Even if a copula is selected as the optimal based on the AIC, this does not necessarily exclude the possibility that other copulas may perform similarly. For this reason, we introduced a further test based on the relative likelihood criterion (Burnham and Anderson, 2002), $\exp \left(\frac{{\mathrm{AIC}}_{\min }-{\mathrm{AIC}}_i}{\mathrm{2}}\right)$, to establish the likelihood that an AIC value of a given copula (AIC_i) is significantly different than the minimum value (AIC_min) obtained for the optimal solution.

2.3 Random forest classification of selected copulas

The interpretation of the selected copula functions may help highlighting the transferability of the observed results over different contexts. For this reason, the observed spatial distribution of the selected copulas is analyzed through a random forest classifier (Breiman, 2001), in order to find evidence of reproducible patterns beyond simple chance.

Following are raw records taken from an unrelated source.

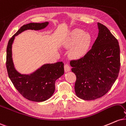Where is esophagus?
<instances>
[{
    "instance_id": "1",
    "label": "esophagus",
    "mask_w": 126,
    "mask_h": 126,
    "mask_svg": "<svg viewBox=\"0 0 126 126\" xmlns=\"http://www.w3.org/2000/svg\"><path fill=\"white\" fill-rule=\"evenodd\" d=\"M64 69H65V72H68L71 70V68H70V66H69L68 64H67V63L65 64Z\"/></svg>"
}]
</instances>
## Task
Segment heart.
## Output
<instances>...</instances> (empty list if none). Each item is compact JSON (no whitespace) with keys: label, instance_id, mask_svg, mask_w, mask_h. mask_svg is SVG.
I'll use <instances>...</instances> for the list:
<instances>
[{"label":"heart","instance_id":"b5f03b06","mask_svg":"<svg viewBox=\"0 0 126 126\" xmlns=\"http://www.w3.org/2000/svg\"><path fill=\"white\" fill-rule=\"evenodd\" d=\"M91 42V36L81 29H75L71 33L65 43L67 48L73 47L70 56L74 59H79L86 54Z\"/></svg>","mask_w":126,"mask_h":126}]
</instances>
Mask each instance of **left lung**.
<instances>
[{"mask_svg": "<svg viewBox=\"0 0 126 126\" xmlns=\"http://www.w3.org/2000/svg\"><path fill=\"white\" fill-rule=\"evenodd\" d=\"M97 25L98 36L91 49L81 58L70 62L77 77L75 94L84 100L105 95L118 77L120 66L119 42L106 26Z\"/></svg>", "mask_w": 126, "mask_h": 126, "instance_id": "1", "label": "left lung"}]
</instances>
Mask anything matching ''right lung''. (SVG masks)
Listing matches in <instances>:
<instances>
[{"label": "right lung", "instance_id": "right-lung-1", "mask_svg": "<svg viewBox=\"0 0 126 126\" xmlns=\"http://www.w3.org/2000/svg\"><path fill=\"white\" fill-rule=\"evenodd\" d=\"M48 22L30 23L22 26L9 39L6 50V68L9 77L22 96L32 101L47 100L54 94L55 83L64 74L63 62L46 63L30 74H22L15 69L12 59V44L15 36L26 30L38 31L48 26Z\"/></svg>", "mask_w": 126, "mask_h": 126}]
</instances>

As input features we consider a set of commonly available variables, such as ground elevation, annual average temperature, annual total precipitation, precipitation seasonality (ratio between total precipitation in warm and cold months), annual average normalized difference vegetation index (NDVI), annual average soil moisture, and soil type. As hyperparameters for the random forest, we tuned the number of trees (ntree) and the number of features randomly sampled at each split (mtry) using the “randomForest” R package (Breiman, 2001).

3 Results

A preliminary analysis of the degree of correlation between the monthly standardized 3-month precipitation and soil moisture (analogous to non-parametric SPI-3 and SMA) is tested on the full time series of each grid cell using the Kendall's τ, as depicted in Fig. 1 for the entire European domain.

Figure 1 Spatial distribution of the Kendall's τ between monthly standardized 3-month precipitation and soil moisture. Roughly, values lower than 0.1 are not statistically significant at p= 0.05 (two-tails).

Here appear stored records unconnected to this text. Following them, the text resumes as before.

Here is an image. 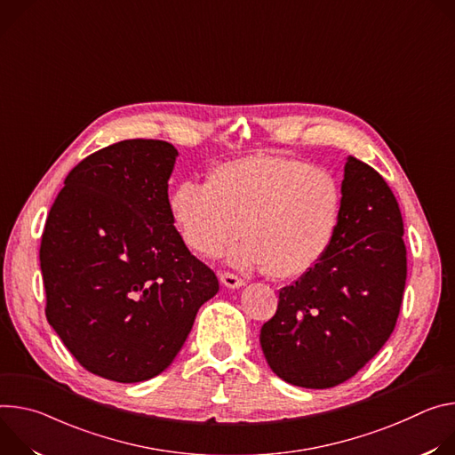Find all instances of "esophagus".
Wrapping results in <instances>:
<instances>
[{
	"label": "esophagus",
	"mask_w": 455,
	"mask_h": 455,
	"mask_svg": "<svg viewBox=\"0 0 455 455\" xmlns=\"http://www.w3.org/2000/svg\"><path fill=\"white\" fill-rule=\"evenodd\" d=\"M220 282H222L224 287H229V289H240L243 285V280L238 278L233 273H222L220 275Z\"/></svg>",
	"instance_id": "34e87169"
}]
</instances>
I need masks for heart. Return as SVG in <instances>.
<instances>
[{"mask_svg": "<svg viewBox=\"0 0 455 455\" xmlns=\"http://www.w3.org/2000/svg\"><path fill=\"white\" fill-rule=\"evenodd\" d=\"M343 186L309 163L251 156L213 168L206 184L180 182L170 215L196 255L213 259L238 235L229 257L238 267H266L294 278L316 267L331 251L343 219Z\"/></svg>", "mask_w": 455, "mask_h": 455, "instance_id": "b5f03b06", "label": "heart"}]
</instances>
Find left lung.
<instances>
[{"instance_id":"obj_1","label":"left lung","mask_w":455,"mask_h":455,"mask_svg":"<svg viewBox=\"0 0 455 455\" xmlns=\"http://www.w3.org/2000/svg\"><path fill=\"white\" fill-rule=\"evenodd\" d=\"M343 219L325 259L282 287L260 331L271 371L306 388L355 376L390 338L407 280L397 200L383 177L356 157L343 170Z\"/></svg>"}]
</instances>
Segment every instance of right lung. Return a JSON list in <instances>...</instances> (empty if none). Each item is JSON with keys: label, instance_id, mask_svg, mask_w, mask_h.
I'll return each mask as SVG.
<instances>
[{"label": "right lung", "instance_id": "1", "mask_svg": "<svg viewBox=\"0 0 455 455\" xmlns=\"http://www.w3.org/2000/svg\"><path fill=\"white\" fill-rule=\"evenodd\" d=\"M179 151L132 139L95 151L65 179L41 236L46 320L92 374H161L200 306L219 291L173 226L168 180Z\"/></svg>", "mask_w": 455, "mask_h": 455}]
</instances>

The results reported in Fig. 1 confirm the expected direct relation between the two variables, with a relatively homogeneous distribution of medium/high (between 0.3 and 0.5) τ values ($\mathit{\tau }=\mathrm{0.42}\pm \mathrm{0.1}$). Limited regions with low (and sometimes even slightly negative) τ values are sporadically observed, mostly over the Alps, Iceland, and the coldest regions of the Scandinavia peninsula. Low correlations over these regions are likely related to the presence of snow coverage during extended periods of the year. Overall, the observed τ values cannot be considered statistically significant (at p=0.05) for less than 2 % of the domain.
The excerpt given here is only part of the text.